La sua ricerca si concentra sul corpo come territorio di conflitto e tensione emotiva, in cui si stratificano dimensioni intime e strutture culturali. La figurazione, pur riconoscibile, tende alla deformazione e alla sintesi, generando presenze ambigue tra attrazione ed estraneità. Erotismo, iconografie archetipiche e riferimenti mitologici diventano dispositivi critici per esplorare paure, desideri e nevrosi collettive.
Al centro del suo lavoro emerge una riflessione sulle costruzioni simboliche del maschile e sulle dinamiche di potere che attraversano il corpo, mettendo in discussione modelli identitari e le forme attraverso cui genere, autorità e vulnerabilità vengono rappresentati. Sul piano formale predilige un linguaggio essenziale, con contrasti netti, campiture monocrome e attenzione alla linea, costruendo situazioni sospese in cui la tensione resta irrisolta. In questo modo sviluppa un’indagine coerente sul corpo contemporaneo come luogo fragile e politico, attraversato da forze contrastanti e immaginari in trasformazione.
03-09 Mar 2026
Vernissage
Martedì 03 Mar 18:30-21:30
Self-Mythology è un’indagine visiva e simbolica sul maschile, costruita attraverso teli monocromatici dipinti su stoffe di uso domestico. Il bianco e nero acrilico, steso senza cancellare la trama, fa della superficie un elemento vivo: il tessuto non è solo supporto, ma corpo, pelle che trattiene e restituisce il gesto pittorico.

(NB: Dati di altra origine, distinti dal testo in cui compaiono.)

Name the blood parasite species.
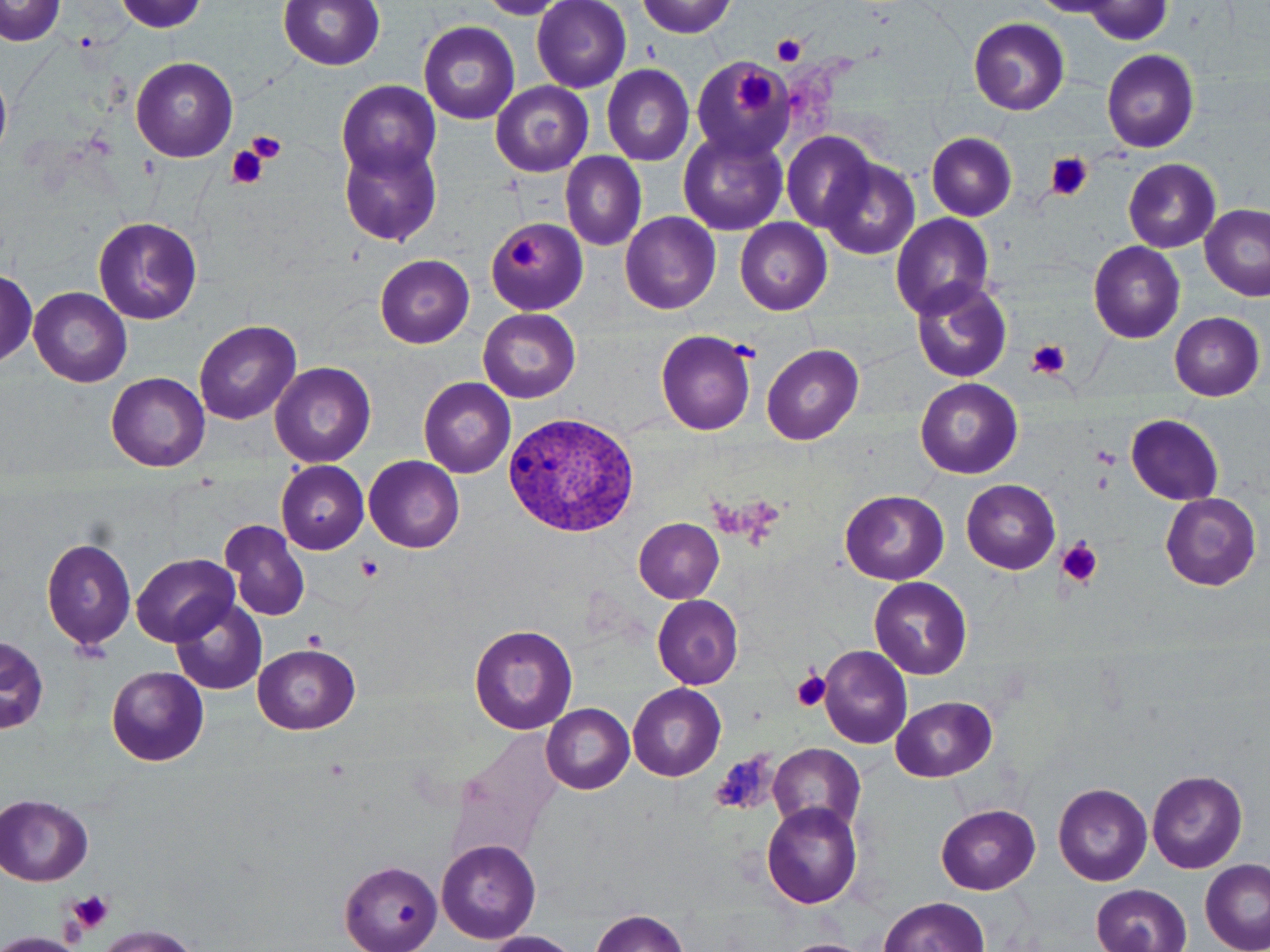
Plasmodium vivax.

Il progetto nasce come riflessione sulla costruzione di una mitologia personale e autoreferenziale: un immaginario in cui il maschile si autorappresenta e si celebra, ma finisce anche per imprigionarsi nella propria narrazione eroica. Archetipi patriarcali – guerriero, atleta, dominatore, martire – vengono isolati e reiterati fino a rivelarne la fragilità.

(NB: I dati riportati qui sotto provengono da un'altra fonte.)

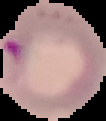
malaria_status: parasitized
preparation: thin blood film
image_size: 106×121 pixels
image_type: cell region segmented out of the field of view; surrounding area masked to blackState which parasite is depicted.
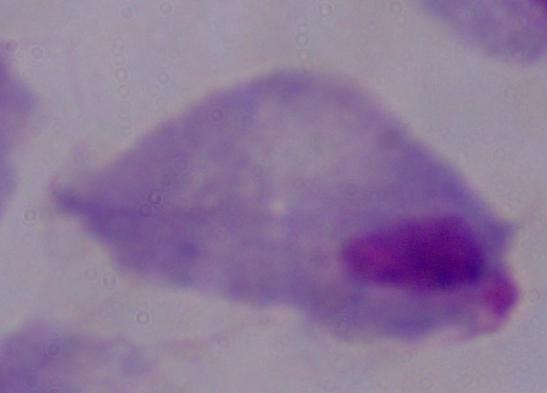

This is a trichomonad.

modality = photomicrograph
magnification = 1000x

Al centro si colloca la tensione tra impulso dionisiaco e istanza apollinea: eccesso e perdita di controllo da un lato, disciplina e contenimento dall’altro. Nei teli l’oscillazione non si risolve, ma produce figure sospese. Il corpo, deformato e talvolta ambiguo nei tratti sessuali, diventa campo di battaglia: un’erotica compressa e perturbante, più trattenuta che celebrata, che smonta dall’interno le retoriche egemoniche del maschile e ne mostra l’aspetto performativo, quasi teatrale.

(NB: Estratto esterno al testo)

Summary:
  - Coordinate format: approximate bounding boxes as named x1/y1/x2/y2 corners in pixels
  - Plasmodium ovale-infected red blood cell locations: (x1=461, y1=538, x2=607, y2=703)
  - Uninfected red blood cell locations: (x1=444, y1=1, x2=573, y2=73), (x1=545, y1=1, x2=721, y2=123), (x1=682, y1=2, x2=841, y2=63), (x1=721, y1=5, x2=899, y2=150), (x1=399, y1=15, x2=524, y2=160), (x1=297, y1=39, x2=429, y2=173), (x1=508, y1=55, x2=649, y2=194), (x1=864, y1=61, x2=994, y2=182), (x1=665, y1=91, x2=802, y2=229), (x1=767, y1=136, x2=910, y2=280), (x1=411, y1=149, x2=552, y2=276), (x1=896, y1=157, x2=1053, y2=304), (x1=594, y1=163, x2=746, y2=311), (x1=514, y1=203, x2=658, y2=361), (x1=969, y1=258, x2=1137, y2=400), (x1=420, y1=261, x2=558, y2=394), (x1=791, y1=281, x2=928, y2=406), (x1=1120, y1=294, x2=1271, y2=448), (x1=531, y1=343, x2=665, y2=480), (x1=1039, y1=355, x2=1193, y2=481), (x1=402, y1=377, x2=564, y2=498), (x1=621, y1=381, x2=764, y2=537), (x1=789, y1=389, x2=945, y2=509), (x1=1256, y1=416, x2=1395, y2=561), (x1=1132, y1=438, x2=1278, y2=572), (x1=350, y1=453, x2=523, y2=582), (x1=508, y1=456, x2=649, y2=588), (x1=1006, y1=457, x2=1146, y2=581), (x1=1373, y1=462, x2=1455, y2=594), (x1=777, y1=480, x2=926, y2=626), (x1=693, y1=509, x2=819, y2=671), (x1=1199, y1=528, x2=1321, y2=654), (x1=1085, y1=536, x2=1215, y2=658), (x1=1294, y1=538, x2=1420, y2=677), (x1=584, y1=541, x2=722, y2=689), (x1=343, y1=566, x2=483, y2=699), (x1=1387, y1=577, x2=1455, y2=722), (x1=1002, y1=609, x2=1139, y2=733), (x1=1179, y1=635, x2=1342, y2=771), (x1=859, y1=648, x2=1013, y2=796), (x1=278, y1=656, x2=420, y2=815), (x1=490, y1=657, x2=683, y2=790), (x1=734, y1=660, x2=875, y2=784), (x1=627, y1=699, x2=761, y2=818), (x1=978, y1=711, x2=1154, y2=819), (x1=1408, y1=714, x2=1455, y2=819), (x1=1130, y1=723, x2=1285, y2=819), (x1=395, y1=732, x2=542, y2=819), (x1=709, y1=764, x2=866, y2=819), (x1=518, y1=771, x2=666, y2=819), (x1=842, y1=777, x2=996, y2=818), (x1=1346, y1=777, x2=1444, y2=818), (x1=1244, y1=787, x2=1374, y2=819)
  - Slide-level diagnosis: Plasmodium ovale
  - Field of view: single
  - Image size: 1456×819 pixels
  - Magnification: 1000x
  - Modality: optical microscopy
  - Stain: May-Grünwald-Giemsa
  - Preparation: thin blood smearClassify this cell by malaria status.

L’assenza di colore concentra lo sguardo su contrasti, silhouette e rapporto tra pieno e vuoto, mentre la materia domestica introduce una frizione tra intimità e monumentalità. Sospesi e non rigidamente incorniciati, i teli dialogano con lo spazio come presenze mobili, quasi rituali: arazzi contemporanei che invitano lo spettatore a un confronto fisico, oltre che visivo, con un mito che si incrina tra desiderio di controllo e pulsione di abbandono.